Loading [Contrib]/a11y/accessibility-menu.js
Baucom, Amanda, Robert Rossi, and Megan Jiang. 2025. “Severe Maternal Morbidity in the Periviable Period Stratified by Mode of Delivery: A Retrospective Cohort Study.” North American Proceedings in Gynecology & Obstetrics, March. https:/​/​doi.org/​10.54053/​001c.132284.
Download all (1)
  • Figure 1. Flow diagram of study population

Abstract

Objective

We sought to characterize the rate and type of severe maternal morbidity (SMM) among patients who delivered in the periviable period (20 0/7 through 25 6/7 weeks of gestation) and then to further stratify results by mode of delivery (cesarean versus vaginal).

Design

Single center retrospective cohort study of patients at the University of Cincinnati Medical Center delivering within the periviable between 2012 through 2021.

Methods

Maternal demographic and social factors, preexisting maternal co-morbidities, obstetric characteristics, interventions, and SMM were collected by three abstractors via manual chart review.

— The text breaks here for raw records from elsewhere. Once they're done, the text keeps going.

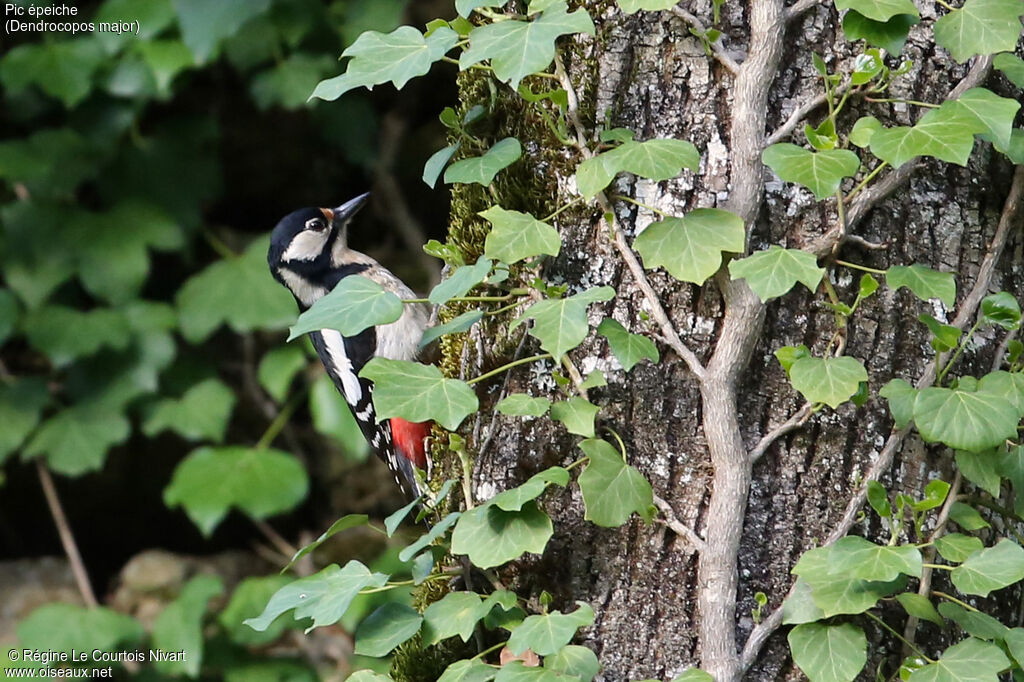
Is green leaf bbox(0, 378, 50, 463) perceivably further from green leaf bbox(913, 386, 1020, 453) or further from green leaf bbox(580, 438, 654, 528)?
green leaf bbox(913, 386, 1020, 453)

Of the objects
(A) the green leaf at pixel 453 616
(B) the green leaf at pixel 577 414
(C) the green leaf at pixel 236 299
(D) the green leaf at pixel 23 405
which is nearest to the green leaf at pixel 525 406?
(B) the green leaf at pixel 577 414

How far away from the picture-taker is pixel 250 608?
2926mm

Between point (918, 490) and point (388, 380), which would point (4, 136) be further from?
point (918, 490)

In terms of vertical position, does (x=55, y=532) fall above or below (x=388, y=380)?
below

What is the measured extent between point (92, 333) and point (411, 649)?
72.8 inches

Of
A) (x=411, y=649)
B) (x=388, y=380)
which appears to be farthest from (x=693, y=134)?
(x=411, y=649)

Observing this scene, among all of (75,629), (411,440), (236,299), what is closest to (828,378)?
(411,440)

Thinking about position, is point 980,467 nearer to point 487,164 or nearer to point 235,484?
point 487,164

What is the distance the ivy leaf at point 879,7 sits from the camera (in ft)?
3.56

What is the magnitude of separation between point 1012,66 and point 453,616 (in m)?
0.93

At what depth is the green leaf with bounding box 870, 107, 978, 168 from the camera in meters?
1.06

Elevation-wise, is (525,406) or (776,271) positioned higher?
(776,271)

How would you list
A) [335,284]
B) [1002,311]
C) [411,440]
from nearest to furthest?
[1002,311] < [411,440] < [335,284]

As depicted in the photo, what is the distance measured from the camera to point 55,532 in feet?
12.2
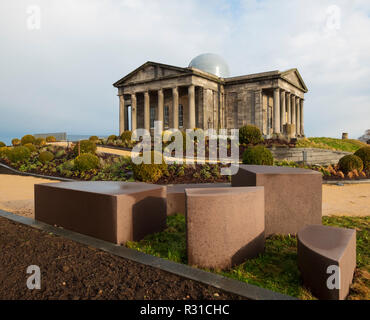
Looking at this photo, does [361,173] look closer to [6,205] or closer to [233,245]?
[233,245]

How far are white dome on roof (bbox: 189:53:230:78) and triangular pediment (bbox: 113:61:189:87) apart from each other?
837 centimetres

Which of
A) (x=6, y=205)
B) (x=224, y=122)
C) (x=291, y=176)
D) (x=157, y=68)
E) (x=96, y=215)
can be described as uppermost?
(x=157, y=68)

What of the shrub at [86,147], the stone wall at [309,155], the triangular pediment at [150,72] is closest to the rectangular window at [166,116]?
the triangular pediment at [150,72]

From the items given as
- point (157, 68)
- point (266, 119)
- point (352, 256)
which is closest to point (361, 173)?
point (352, 256)

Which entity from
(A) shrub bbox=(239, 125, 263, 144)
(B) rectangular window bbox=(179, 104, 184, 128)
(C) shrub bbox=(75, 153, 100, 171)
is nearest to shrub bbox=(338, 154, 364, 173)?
(A) shrub bbox=(239, 125, 263, 144)

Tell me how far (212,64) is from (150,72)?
33.5 ft

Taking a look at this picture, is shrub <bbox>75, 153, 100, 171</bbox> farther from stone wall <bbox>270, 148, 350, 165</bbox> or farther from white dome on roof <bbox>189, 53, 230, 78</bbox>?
white dome on roof <bbox>189, 53, 230, 78</bbox>

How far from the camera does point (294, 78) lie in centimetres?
3619

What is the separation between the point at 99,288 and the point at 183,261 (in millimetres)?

SMM was defined according to ACOG’s example list. Differences in SMM between mode of delivery were compared using t-test and chi square analysis. Fisher’s exact test was used to compare counts equal to or less than 5.

Main Outcome Measures

Our primary outcome was the rate and type of severe maternal morbidity among patients who delivered in the periviable period. Our secondary outcome was this SMM stratified by mode of delivery.

Results

There were 338 periviable births among 289 patients during the study period. 152 (52.6%) underwent cesarean and 137 (47.4%) delivered vaginally. Overall rate of SMM among periviable births was 19.0%. The individuals delivered via cesarean section had higher rates of SMM (30.9% vs 5.8%, p<0.001, aOR 3.9, 95% CI 1.1-14.3).

Conclusions

One in five patients who delivered in the periviable period experienced a severe maternal morbidity, with almost a 4-fold higher risk among cesarean births compared to vaginal.